The collapse of he Soviet Bloc in East Central Europe, and the rise of independent Ukraine, the Baltic states, and other post- Soviet nations is comparable to the transformation of the European map in 1918-1919. Then, and throughout the 1920s and 1930s, the dominant opinion in Germany refused to accept any Poland, but especially the Poland that extended to the Baltic and included parts of Silesia, as a legitimate member of the international community. For those Germans Poland was a Saisonsstaat, a country for just one “season.” (Similar views were held about Czechoslovakia.) It is not unfair to say that in the 1920s some influential people in Moscow also regarded the Polish state as a nuisance, for them it was a barrier separating the land of socialism from the future revolutionary Soviet Germany. As we know, there are very influential people in today’s Russia for whom an independent Ukraine, any kind of Ukraine, whether with or without the Crimea, with or without the Donbas, is an aberration, an anomaly that needs to be corrected. They refuse to accept the geopolitical rearrangement that took place in Europe in 1989- 1991 in exactly the same way that after 1919 their German counterparts rejected the “Diktat” of Versailles. In 1930 or even 1932, it was possible to be dismissive of the ravings of Hitler and his comrades. How many people imagined, let alone predicted, then what Europe would look like in just ten or twelve years hence, say in 1940 or 1942?

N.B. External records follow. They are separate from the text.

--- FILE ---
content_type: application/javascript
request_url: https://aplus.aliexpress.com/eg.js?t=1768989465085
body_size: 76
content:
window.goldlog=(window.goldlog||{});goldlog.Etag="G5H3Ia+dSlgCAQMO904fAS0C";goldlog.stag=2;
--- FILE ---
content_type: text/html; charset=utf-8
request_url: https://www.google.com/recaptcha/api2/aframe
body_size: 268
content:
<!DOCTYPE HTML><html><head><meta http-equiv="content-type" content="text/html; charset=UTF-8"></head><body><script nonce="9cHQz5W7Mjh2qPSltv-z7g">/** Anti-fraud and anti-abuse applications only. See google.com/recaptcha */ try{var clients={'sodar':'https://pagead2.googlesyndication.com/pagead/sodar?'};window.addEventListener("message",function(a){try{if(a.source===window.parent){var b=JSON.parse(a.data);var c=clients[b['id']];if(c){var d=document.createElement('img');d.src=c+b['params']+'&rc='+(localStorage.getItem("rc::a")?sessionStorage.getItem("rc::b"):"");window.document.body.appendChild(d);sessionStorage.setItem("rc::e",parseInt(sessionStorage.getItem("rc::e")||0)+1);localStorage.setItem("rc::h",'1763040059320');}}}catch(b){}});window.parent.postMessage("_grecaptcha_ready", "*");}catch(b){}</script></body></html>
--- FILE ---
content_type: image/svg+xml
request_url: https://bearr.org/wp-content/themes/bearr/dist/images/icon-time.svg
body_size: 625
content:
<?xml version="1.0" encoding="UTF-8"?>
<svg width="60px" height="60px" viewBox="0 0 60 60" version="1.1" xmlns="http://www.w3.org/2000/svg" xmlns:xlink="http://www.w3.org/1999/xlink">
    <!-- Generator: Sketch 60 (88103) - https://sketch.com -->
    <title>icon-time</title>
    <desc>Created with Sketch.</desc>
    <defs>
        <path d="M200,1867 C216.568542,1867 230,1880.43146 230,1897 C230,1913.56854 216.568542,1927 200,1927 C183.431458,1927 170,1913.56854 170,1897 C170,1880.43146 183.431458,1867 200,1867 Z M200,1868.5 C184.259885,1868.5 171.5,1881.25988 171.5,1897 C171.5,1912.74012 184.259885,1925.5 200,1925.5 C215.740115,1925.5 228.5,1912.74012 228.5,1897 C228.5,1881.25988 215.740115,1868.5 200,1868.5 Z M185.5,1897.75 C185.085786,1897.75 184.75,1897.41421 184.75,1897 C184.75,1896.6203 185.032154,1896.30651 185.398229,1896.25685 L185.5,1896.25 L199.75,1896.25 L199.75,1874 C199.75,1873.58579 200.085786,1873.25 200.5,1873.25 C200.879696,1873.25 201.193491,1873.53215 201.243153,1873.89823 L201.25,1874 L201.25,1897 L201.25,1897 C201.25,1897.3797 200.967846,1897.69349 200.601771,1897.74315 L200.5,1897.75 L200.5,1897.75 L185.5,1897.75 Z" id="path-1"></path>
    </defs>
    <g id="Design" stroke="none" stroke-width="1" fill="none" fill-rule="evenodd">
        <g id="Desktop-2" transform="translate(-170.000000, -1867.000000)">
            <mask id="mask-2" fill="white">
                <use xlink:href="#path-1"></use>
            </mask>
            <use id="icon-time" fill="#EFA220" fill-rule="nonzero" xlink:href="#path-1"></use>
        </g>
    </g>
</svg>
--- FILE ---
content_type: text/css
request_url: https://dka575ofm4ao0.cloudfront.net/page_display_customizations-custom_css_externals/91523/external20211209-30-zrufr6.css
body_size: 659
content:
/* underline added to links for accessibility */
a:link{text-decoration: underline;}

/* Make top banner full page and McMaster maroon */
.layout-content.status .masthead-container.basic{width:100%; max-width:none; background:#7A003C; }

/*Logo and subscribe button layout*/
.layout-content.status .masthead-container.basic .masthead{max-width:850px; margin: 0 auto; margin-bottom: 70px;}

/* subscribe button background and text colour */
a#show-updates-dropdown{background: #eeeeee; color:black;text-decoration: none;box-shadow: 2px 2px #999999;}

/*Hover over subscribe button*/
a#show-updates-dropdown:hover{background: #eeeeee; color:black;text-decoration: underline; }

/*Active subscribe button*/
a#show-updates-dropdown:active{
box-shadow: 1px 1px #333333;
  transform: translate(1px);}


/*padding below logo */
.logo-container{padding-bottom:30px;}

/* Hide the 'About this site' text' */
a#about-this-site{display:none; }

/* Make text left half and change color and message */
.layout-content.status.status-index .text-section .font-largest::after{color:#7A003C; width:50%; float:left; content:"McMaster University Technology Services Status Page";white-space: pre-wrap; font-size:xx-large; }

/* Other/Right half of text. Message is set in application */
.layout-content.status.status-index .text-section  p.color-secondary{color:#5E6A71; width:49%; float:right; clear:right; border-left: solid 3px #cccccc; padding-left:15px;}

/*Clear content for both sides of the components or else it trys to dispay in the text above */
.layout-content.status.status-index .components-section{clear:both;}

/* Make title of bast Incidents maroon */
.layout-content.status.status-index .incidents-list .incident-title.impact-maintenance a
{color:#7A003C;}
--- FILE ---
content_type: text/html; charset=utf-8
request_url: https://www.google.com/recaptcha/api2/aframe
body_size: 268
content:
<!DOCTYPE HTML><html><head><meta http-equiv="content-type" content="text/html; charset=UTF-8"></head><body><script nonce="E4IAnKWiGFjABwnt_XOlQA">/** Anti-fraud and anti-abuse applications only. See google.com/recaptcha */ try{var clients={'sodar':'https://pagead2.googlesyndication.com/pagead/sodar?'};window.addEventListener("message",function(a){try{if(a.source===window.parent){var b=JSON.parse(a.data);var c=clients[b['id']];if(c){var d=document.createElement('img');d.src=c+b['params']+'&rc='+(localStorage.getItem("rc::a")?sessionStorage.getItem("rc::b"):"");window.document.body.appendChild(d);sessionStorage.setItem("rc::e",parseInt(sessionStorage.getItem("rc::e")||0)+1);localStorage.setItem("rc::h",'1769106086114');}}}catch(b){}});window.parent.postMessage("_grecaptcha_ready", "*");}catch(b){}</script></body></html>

This is not a prediction but a warning. And in closing, I want to link this theme to a matter that makes only a fleeting appearance in the Rees-Mogg article. When listing Soviet problems, he remarked: “The Soviet Union also has China at its back.” Before Rees-Mogg, in 1959, General Charles de Gaulle identified China as the Soviet Union’s future problem; he thought that in comparison with it, the Cold War between the Soviets and the West was of a minor significance. Now, as we read about Chinese immigration into Russia’s far eastern and even Siberian regions, and about Russian westward migrations from those areas, we may risk identifying the Moscow- Beijing axis as something to keep an eye on as we look toward 2011. Who will be in Vladivostok then?

From China we can easily move to the Islamic factor. Reports from Central Asia and from the Caucasus do not let us forget this. Is there any reason to think that ten years from now these topics will disappear from television screens and newspaper pages. If present trends continue China and Central Asia might seem to be a distant places on the political map of someone whose major concern is the future of Ukraine. But to ignore them would be a mistake. The great power whose future problems with China and current problems with “Islam” we just mentioned happens to be Ukraine’s most important neighbor. We know that influential people in it want to bring Ukraine “back” into a single state. If they succeed they expect to be able to add Ukrainians who will in their turn reinforce the declining number of Russians, all of whom will needed to guard Russia’s Chinese border and to fight for its imperial interests in Tajikistan, Uzbekistan, and elsewhere.

Let us hope that this scenario will not come to pass and that Russia will follow today’s democratic Germany’s acceptance of Poland in its post-1945 borders, and that it will also establish relations with its neighbors in Asia on the principles of equality.

By 2011, and for sure by 2025, we should know which course Russia will have chosen.